En Europe, et lui aussi…
Parce que c’est mon frère et il faut qu’il l’accepte. Si je l’accepte comme frère, il faut vraiment qu’il accepte que je suis l’une de ses soeurs. Même si je viens des tropiques, même si je suis noire, même si lui est blanc aux yeux clairs, c’est la même humanité. Donc qu’on le veuille ou pas, nous sommes embarqués dans le même bateau, il faut donc ramer dans le même sens. La fraternité.
On vous a déjà dit : “Avec votre accent, vous ne pouvez pas être un grand écrivain” ?

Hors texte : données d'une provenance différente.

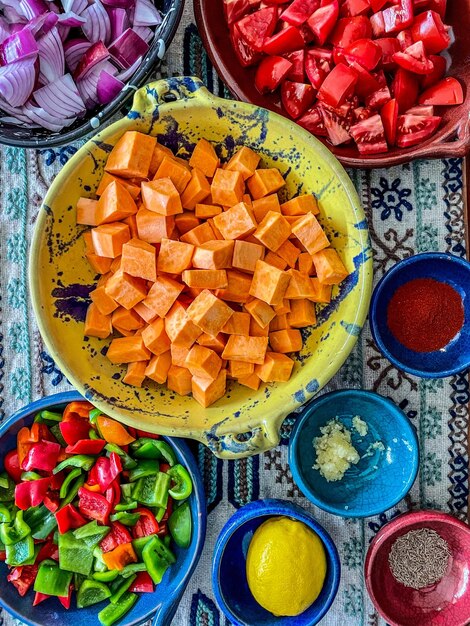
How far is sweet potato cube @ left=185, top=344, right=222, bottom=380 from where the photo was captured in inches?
53.4

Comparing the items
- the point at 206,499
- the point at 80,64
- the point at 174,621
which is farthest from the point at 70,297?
the point at 174,621

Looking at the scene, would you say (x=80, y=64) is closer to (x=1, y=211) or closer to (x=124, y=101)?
(x=124, y=101)

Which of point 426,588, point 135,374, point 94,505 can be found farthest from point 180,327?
point 426,588

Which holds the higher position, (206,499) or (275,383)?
(275,383)

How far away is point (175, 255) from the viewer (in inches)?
53.2

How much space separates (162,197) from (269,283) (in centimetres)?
28

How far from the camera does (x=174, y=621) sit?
1.72 m

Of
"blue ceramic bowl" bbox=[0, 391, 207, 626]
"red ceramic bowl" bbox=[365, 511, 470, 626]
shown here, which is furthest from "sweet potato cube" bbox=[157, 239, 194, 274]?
"red ceramic bowl" bbox=[365, 511, 470, 626]

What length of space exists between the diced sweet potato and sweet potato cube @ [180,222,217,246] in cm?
25

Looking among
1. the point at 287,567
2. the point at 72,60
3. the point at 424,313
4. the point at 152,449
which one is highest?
the point at 72,60

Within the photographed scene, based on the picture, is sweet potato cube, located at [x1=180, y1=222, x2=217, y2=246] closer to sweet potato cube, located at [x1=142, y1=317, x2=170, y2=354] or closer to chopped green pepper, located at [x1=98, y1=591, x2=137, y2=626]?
sweet potato cube, located at [x1=142, y1=317, x2=170, y2=354]

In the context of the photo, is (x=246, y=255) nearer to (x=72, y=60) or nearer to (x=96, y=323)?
(x=96, y=323)

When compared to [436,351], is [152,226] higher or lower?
higher

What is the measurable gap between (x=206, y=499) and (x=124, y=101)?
3.27 feet
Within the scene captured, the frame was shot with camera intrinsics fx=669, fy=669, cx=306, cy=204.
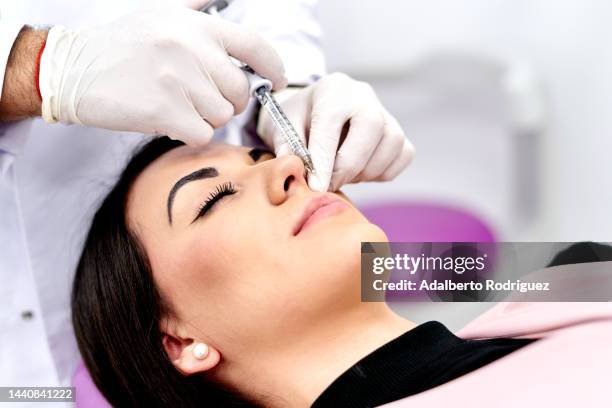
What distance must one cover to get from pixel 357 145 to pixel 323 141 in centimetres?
7

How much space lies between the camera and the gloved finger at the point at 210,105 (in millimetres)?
1123

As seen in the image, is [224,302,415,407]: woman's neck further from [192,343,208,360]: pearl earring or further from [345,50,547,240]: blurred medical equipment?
[345,50,547,240]: blurred medical equipment

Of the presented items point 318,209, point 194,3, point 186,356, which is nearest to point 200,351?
point 186,356

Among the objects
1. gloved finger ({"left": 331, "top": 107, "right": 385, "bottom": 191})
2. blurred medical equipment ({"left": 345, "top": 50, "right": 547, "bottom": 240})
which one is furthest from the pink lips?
blurred medical equipment ({"left": 345, "top": 50, "right": 547, "bottom": 240})

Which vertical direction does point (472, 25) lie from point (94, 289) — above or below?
above

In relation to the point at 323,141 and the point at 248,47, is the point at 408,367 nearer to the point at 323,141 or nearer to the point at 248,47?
the point at 323,141

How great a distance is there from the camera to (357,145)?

Non, moi j’avais… comment on appelle-t-on ça. Vous avez des gens qui vous disent “Tu roules tellement les r qu’il te tombe des perles de la bouche quand tu parles”. Vous voyez, c’est joli. Et moi, au lieu de l’utiliser d’une manière négative, je me suis appropriée cette critique. Donc dans ce livre, je dis “mon accent doit encore faire des rainures aux souches, mais qu’ils s’en accommodent”. C’est ainsi que j’ai appris à raser Molière. Donc il y a des gens qui vont souffrir de mon accent. Je n’y peux rien moi, je fais tous les efforts possibles et imaginables pour parler comme je parle aujourd’hui. Mais moi je voudrais bien les entendre parler en sérère, ma langue maternelle, ou en wolof, la langue nationale au Sénégal. Je pense qu’arriver à parler français au niveau où nous pouvons l’utiliser aujourd’hui, avec nos petites nuances de prononciation, je pense que l’on peut nous pardonner ça. C’est quand même le sens qui est plus important que la sonorité.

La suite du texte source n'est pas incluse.